Ukraine's GUR military intelligence service said Thursday that its forces had used naval drones to destroy two Russian patrol boats off Moscow-annexed Crimea.
The GUR wrote on Telegram that its Group 13 special forces unit "successfully attacked the boats of the aggressor state of Russia in temporarily occupied Crimea" using Ukrainian naval drones.
It said that Russia used fighter planes and helicopters to try to destroy the drones in the Vuzka bay of northwest Crimea, as well as firing on them using small arms and 30 mm cannons.
It posted video footage of a helicopter firing into the water and bright flashes of fire apparently coming from the coast, saying this did not prevent the Ukrainians from "successfully completing their combat mission."
"As a result of the strike, two Russian boats were destroyed," the GUR said, adding that according to preliminary data, they were high-speed amphibious vessels of the KS-701 Tunets type.
The GUR video shows footage from a drone showing it homing in on two moored boats, as well as nighttime footage of a huge explosion sending a plume of smoke up into the air.
The KS-701 small motor boats, made in Russia, are used for coastal patrols.
Ukraine said Russian shelling had killed a male civilian in a village in the northeast Kharkiv region Thursday and another in the southern Kherson region.
Russia said a Ukrainian drone strike on a car carrying agricultural workers killed one person and wounded nine others in its Belgorod border region.
Naval drones
Moscow said earlier it had destroyed two Ukrainian naval drones "heading for Crimea" and intercepted 13 aerial drones in the southern Krasnodar region and over the Black Sea near Crimea.
Russia also said it shot down eight tactical ATACMS missiles over the Sea of Azov, near Crimea.
Russia's Defense Ministry later said the Black Sea fleet had destroyed four Ukrainian naval drones, without giving details.
Faced with more than two years of Russian bombardments, Ukraine has taken the fight to Russian soil, often targeting energy infrastructure across the border.

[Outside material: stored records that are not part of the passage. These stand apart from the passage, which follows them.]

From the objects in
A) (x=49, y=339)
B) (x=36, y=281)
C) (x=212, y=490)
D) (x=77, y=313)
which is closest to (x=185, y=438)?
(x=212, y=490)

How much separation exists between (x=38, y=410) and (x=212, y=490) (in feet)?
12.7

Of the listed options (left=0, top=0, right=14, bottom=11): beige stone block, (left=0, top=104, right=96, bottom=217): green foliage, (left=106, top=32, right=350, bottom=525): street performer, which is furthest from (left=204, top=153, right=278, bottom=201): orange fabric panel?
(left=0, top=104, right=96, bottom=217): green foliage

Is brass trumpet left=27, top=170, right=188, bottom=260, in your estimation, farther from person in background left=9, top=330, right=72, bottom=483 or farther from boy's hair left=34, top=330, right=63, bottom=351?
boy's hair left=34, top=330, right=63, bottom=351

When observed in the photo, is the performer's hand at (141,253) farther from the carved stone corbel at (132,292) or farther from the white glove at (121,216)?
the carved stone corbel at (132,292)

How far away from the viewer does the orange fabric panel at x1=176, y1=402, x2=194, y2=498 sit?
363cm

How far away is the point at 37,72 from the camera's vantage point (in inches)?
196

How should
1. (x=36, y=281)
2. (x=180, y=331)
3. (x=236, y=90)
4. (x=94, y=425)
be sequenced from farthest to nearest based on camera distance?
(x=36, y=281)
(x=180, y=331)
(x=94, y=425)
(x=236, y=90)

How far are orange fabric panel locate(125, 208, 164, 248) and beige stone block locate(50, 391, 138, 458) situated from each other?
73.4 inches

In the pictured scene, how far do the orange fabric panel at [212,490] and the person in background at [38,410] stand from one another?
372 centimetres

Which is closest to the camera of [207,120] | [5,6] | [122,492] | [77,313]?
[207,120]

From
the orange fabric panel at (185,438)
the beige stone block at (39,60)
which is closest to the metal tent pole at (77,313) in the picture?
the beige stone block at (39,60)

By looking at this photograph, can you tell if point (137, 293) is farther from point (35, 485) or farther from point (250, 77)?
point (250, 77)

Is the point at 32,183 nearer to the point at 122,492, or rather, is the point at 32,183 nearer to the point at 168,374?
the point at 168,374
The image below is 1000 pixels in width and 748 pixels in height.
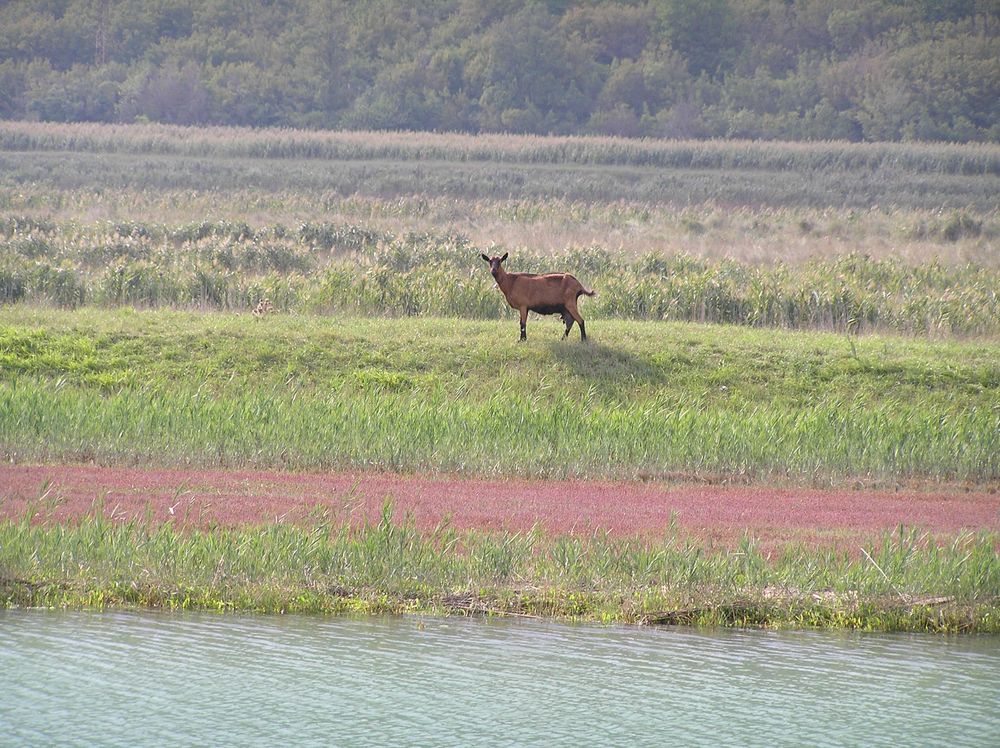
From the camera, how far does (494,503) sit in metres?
14.5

Separately, Russia's FSB security service said it had foiled a series of sabotage attacks planned by Ukrainian special services on railway lines in Crimea.
The FSB said it detained four local residents recruited by Ukraine, while their leader, a Russian citizen, was killed during capture by an exploding IUD, Russian news agencies reported.
Russian television said the agents had planned to paralyze the movement of trains so that Ukrainians could attack them with rockets. Video footage showed confiscated cartridges, an old machine gun, a pistol and a Kalashnikov.